The 23-year-old Grammy winner is a multi-instrumentalist, harmoniser and charming gentleman. He brought his one-man show to Australia for the first time with a couple of gigs in Sydney and Melbourne. The stage had synthesisers, guitars, upright bass, drum kit, grand piano, melodica and all musical trinkets you can imagine. There was no band, just Collier rushing around the stage, looping and layering constantly as he dashed from corner to corner.
Collier played originals from his 2016 debut LP In My Room and almost unimaginable arrangements of Stevie Wonder, George Gershwin, Burt Bacharach and the goddam Beatles. The audience full of musicians is encouraged to join in – more than just clapping the beats, beautiful harmonies are made. The finale of the show was a 12-minute cover of the Beatles classic ‘Blackbird’ that had the audience literally “singing in the night”.
This reviewer confesses he is not even close to educated enough to comprehend some of the challenging and astounding features of Collier’s performance. After running out of breath dashing around in a cover of a track by US jazz group Snarky Puppy, Collier let us know he had just been modulating between seven and five beats to the bar… woah!

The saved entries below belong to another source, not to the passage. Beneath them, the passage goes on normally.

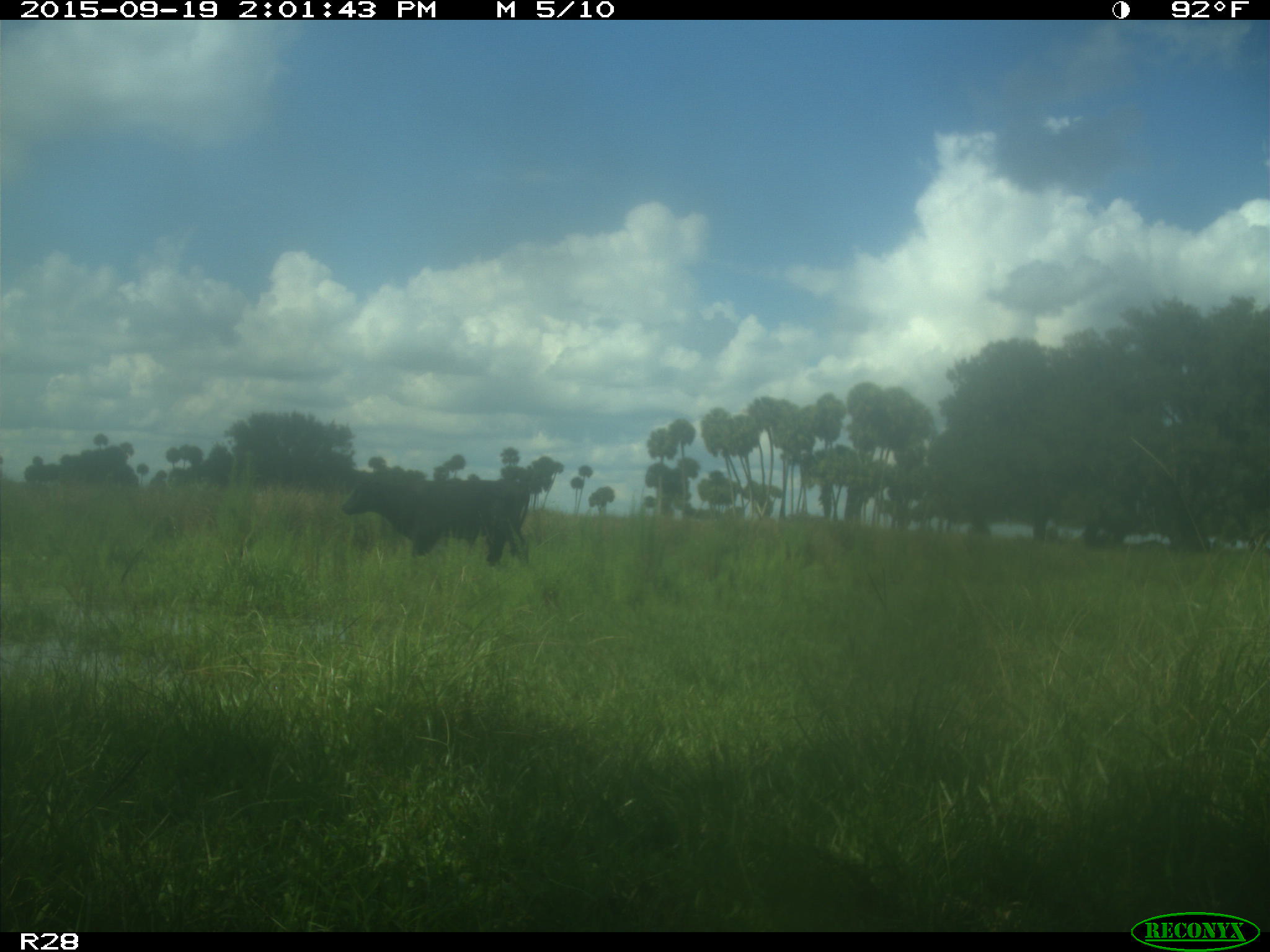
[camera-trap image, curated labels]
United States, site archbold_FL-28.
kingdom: Animalia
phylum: Chordata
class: Mammalia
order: Artiodactyla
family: Bovidae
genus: Bos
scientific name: Bos taurus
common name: domestic cow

Collier has an incredible ability to manage the busy stage of looping instruments and engage in beautifully accomplished microtonal voice leading. Okay, we may have just learnt that last bit at the bar talking to some of his dedicated and musically educated fans – but any music fan can appreciate the genius of Collier when he is simultaneously plucking the frets of the guitar behind his back while his other hand plays the grand piano.
Collier challenges every stereotype of jazz music and composition but as a human being he is the beautiful stereotype of a polite English gentleman. You could not imagine this young prodigy so much as curse when he stubs his toe, such is his gracious manner. On this occasion there was a beautiful moment where Collier stopped for a moment to point out that his year five school teacher was in the Melbourne audience and thanked her for making year five the greatest time of his life.
Here we are, writing a review of the most incredible performance by the most incredible of creators, and we can’t help but feel quite humbled by the experience. Collier may not be back in Australia for a little while, but there’s no doubt he will return and it is sure to be a far larger show, far more expensive and still so worth it.